Contrast this with what the Labor Party is actively trying to do. It seeks to restrict what we say to what the ruling class wants to hear;  to restrict what we eat and drink to what the ruling class thinks is good for us; to tell us how much energy we should consume; to define "offensive" in terms that privilege one group over another; to tell our shopkeepers whom they can hire and how they can manage; to reduce the private sphere to little more than the bedroom; to skew our tribunals by appointing those who are part of its ruling class; to tell us that belief in our culture and history is unacceptable; to tell people what their religious conventions should be; to use government to deliver services as a matter of ideology, not practicality.

And, in the pattern of ruling classes everywhere, to hand out legal, financial or social privileges to sectional interests.

Mr Leigh claims Labor is the party of egalitarianism. If it were once, it is no more. That much is clear to this former ALP member. It is now the party of a new ruling class, all about connections and sectional privilege, populated by lifelong insiders with no connection to the people who sustain their lifestyles.

His cookie-cutter equivalence between egalitarianism and unionism reeks of pre-election spin next to the exploitative reality of the Health Services Union, the AWU story, the proven thuggery of the CFMEU, the way public sector unions raid the Treasury, taxpayers and clients, and the quasi-dynastic nature of union and ALP leadership.

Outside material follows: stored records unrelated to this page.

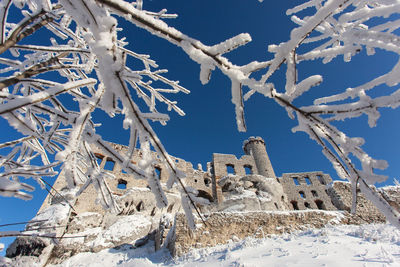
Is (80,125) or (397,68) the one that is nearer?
(397,68)

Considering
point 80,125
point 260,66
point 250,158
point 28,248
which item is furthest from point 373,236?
point 250,158

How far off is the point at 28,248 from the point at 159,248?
4.86 meters

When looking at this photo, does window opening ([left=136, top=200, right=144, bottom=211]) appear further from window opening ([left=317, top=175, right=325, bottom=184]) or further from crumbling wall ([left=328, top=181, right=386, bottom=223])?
window opening ([left=317, top=175, right=325, bottom=184])

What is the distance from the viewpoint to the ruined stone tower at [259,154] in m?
20.7

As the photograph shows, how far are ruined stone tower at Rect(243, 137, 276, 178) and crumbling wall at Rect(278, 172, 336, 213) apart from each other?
15.6 feet

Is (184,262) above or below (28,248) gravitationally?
below

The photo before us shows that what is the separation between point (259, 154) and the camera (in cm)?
2253

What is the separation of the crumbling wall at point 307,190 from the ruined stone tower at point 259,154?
4.77m

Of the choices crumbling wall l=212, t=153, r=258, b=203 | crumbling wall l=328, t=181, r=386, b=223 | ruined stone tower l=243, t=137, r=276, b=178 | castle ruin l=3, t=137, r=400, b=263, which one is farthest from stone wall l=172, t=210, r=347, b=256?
ruined stone tower l=243, t=137, r=276, b=178

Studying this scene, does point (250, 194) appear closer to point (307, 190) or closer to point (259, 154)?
point (259, 154)

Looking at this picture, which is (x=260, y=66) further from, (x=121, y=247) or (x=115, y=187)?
(x=115, y=187)

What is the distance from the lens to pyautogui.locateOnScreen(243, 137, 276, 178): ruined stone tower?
20672mm

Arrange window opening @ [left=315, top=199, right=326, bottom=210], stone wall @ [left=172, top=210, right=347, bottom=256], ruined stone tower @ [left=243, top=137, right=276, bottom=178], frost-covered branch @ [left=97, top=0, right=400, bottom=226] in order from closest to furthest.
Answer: frost-covered branch @ [left=97, top=0, right=400, bottom=226], stone wall @ [left=172, top=210, right=347, bottom=256], ruined stone tower @ [left=243, top=137, right=276, bottom=178], window opening @ [left=315, top=199, right=326, bottom=210]

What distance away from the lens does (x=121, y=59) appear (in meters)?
0.76
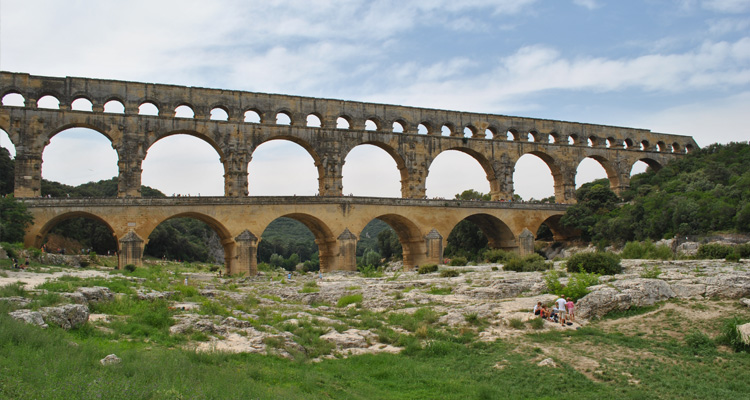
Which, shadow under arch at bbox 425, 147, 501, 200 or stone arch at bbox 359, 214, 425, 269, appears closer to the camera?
stone arch at bbox 359, 214, 425, 269

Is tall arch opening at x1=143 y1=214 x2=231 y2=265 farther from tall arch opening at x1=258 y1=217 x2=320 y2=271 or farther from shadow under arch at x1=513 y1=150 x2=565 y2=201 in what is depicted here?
shadow under arch at x1=513 y1=150 x2=565 y2=201

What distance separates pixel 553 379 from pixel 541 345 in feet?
7.14

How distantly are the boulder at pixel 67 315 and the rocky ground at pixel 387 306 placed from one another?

In recent past Labor has imported US Democrat memes to Australia, from the rhetoric of class conflict to claims of misogyny, and it will continue to do so leading up to the election. Mr Leigh’s equation of the Left’s social agenda with social liberalism and minority protection in general is another of them.

In the absence of competence or trust in government in an election year, ALP campaigning is clearly aiming to smear the opposition as exploiters, bigots or fools. But disagreeing on bad social policy or pointing out likely bad consequences does not make someone illiberal. Rather, it is the essence of good government. 

To re-use a term introduced by the Left, this spin relies on symbolic issues as a dog whistle. The Left implies that any difference in policy attitudes is hateful merely by the fact of disagreeing with their orthodoxy. That there may be legitimate reasons for doing so, particularly in the practical consequences of social policy, is irrelevant to the intent to smear.

Take, for example, Mr Leigh’s concern over the use of the word “illegal” for people who arrive without legal authority. Here it is used as some kind of marker of illiberalism, even though it is factually correct and used in the UNHRC guidelines, which recognise that asylum seekers may enter a country illegally. The debate over the word is irrelevant for determining policy — but it makes for a great Leftist dog whistle.

It is easy to smear people who are focused on practical consequences. Just list opposition to social and legal gestures much supported by ruling class hangers-on, gestures either of no practical effect, or failing utterly in the aim of reducing disadvantage. Consider republicanism, recent suggested extensions to discrimination law, increases in education spending with no effect on outcomes, and Labor’s history in indigenous policy. These are not practical, socially liberal policies that lead to real change – they are sops to Labor’s ruling class, restrictions on people’s capacity to disagree, or look-over-there media management.

However, by far the most revealing aspect of this misrepresentation of liberalism, and the smear-and-fear approach to election-year communications, is just how desperate Labor is to politicise group identity, emotion and morality in the absence of real policy competence.